Affleck and Air co-stars like Chris Tucker — who delivers a wonderfully sweaty performance as current Senior VP of Jordan Brand Howard White — have been touring the media circuit, showing off their own devotion to Nike sneakers all the while (we all know Ben loves his rare shoes). Celebs have turned out in their own footwear grails for Air‘s global premieres.

Affleck and Damon even went on the ignominious show Sneaker Shopping to pay up for some old sneakers, presumably in an attempt to curry favor with the sneaker set.

Thing is, the sneakerhead community appears mostly ambivalent to Air.

Perhaps it’s the lack of pre-emptive push on the studios’ parts, as the official Air trailer only premiered a couple months prior to the film’s release.

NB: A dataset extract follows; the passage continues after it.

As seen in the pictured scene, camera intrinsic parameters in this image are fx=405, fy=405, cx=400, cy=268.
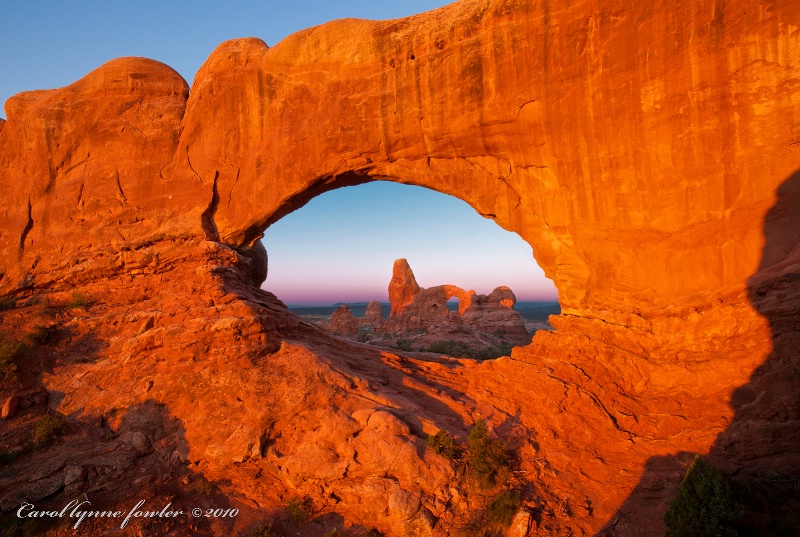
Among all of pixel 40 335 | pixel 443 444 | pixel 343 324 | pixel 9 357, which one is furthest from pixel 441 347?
pixel 9 357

Indeed, as much as Air feels like a labor of love, its rollout feels rushed. As a result, perhaps there wasn’t enough time for Air to diffuse into popular culture (air diffuser pun semi-intended) and thus not enough impetus for hype to build.

Certainly, a lack of support from Nike is no help, though Air likely couldn’t legally be marketed as the Nike vehicle it is unless Nike had been part of the proceedings from the beginning.

But perhaps had Air more savvily pushed to align itself with the Air Jordan 1’s influence, that could have given the film the bump it needed among sneakerheads. To be fair, its team tried to find clever ways to link the movie with the show, like with its paint-by-numbers AJ1 poster above.

But, again, that was only unveiled a week before Air‘s premiere.

Could it simply be that Air is too far removed from “the culture” to have the same kind of impact as seemingly more authentic Jordan material?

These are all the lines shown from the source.